When I was preparing for the SATs in high school, my math teacher told me that there were four basic skills essential to doing well on any standardized test.
I was able to raise my score significantly just by focusing on these four study skills. When I began studying for exams in college, I applied the same principle and found it equally effective.
In my experience, these four skills apply no matter what you are studying or if you are preparing for a test. In this article, I’ll explain what the four study skills are and how to use them in your studies.
What Are The 4 Study Skills?
While there may be many different approaches to studying, some more effective than others, there are four specific study skills that I have found to be used by everyone – the best students in the world included. These are not necessarily difficult skills to master, but they can be easy to forget when you are using more complicated studying techniques.
The 4 Skills You Should Be Using
1) Skimming and scanning
3) Testing yourself
4) Making connections
1) Skimming and Scanning
Many students assume they should read everything seven times to make sure they understand it fully. Unfortunately, this method won’t help you improve your score on most tests. The most effective way to study is to use a combination of reading and skimming the material.
To skim a text, quickly go over it looking for key words or phrases that stand out to you. If you see something that catches your attention, then stop and read carefully to make sure you understand it fully. This might take one minute or less in some cases and five minutes in others.
When you are studying textbooks and informational material, it is almost always better to scan first and then read later. I’ve seen students waste hours just rereading a textbook trying to understand one chapter that might take ten minutes to skim and comprehend if they had just gotten the main ideas from the beginning.

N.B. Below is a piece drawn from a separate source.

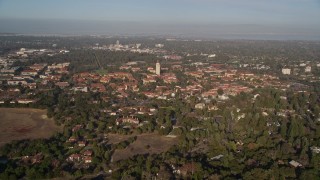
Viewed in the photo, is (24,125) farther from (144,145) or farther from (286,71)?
(286,71)

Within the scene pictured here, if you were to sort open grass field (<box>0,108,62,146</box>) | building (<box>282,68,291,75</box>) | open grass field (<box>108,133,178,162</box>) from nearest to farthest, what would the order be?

Once you have skimmed or scanned the material, go back and start taking notes. There are two types of notes that you should take – general and specific.
General notes are just short phrases about what you read – they’ll act as an outline for what you will write in your own words later.

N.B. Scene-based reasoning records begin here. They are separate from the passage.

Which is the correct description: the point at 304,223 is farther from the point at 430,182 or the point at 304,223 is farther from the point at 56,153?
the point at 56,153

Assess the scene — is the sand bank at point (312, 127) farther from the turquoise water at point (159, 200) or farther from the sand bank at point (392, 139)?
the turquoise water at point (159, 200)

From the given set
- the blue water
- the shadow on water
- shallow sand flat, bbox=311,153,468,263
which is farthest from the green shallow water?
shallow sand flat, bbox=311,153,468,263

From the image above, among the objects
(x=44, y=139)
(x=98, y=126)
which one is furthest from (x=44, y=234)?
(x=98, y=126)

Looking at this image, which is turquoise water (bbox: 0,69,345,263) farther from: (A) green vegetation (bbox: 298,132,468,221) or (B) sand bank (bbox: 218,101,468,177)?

Specific notes expand on your general notes by explaining concepts more in depth and providing examples.
3) Testing Yourself
If you only remember the material long enough to write it down on a sheet of paper, then you won’t be retaining it for very long – if at all. The best way to help yourself retain information is by testing yourself.

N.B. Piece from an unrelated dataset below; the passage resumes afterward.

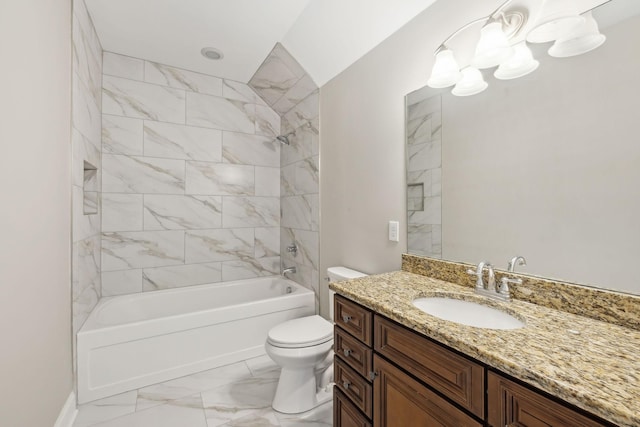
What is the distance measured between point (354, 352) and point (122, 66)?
3.09 m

Take practice quizzes or ask friends and family members to provide you with practice tests. You can also take advantage of free online resources like Khan Academy to help you study for your exams.
4) Making Connections
Finally, don’t forget to make connections between what you are studying and things that happened in the past or ideas that you have learned about before. Many students overlook this step because it doesn’t appear to be “practical” or necessary for the test.
However, I’ve noticed that doing this actually helps me remember what I am studying. If you aren’t making connections between your studies and real life, then it will be much more difficult to recall information on exams – especially if you are nervous or anxious about them.
If you can remember these four study skills, especially as a college student, then you’ll find it easier to improve your grades and score significantly on tests.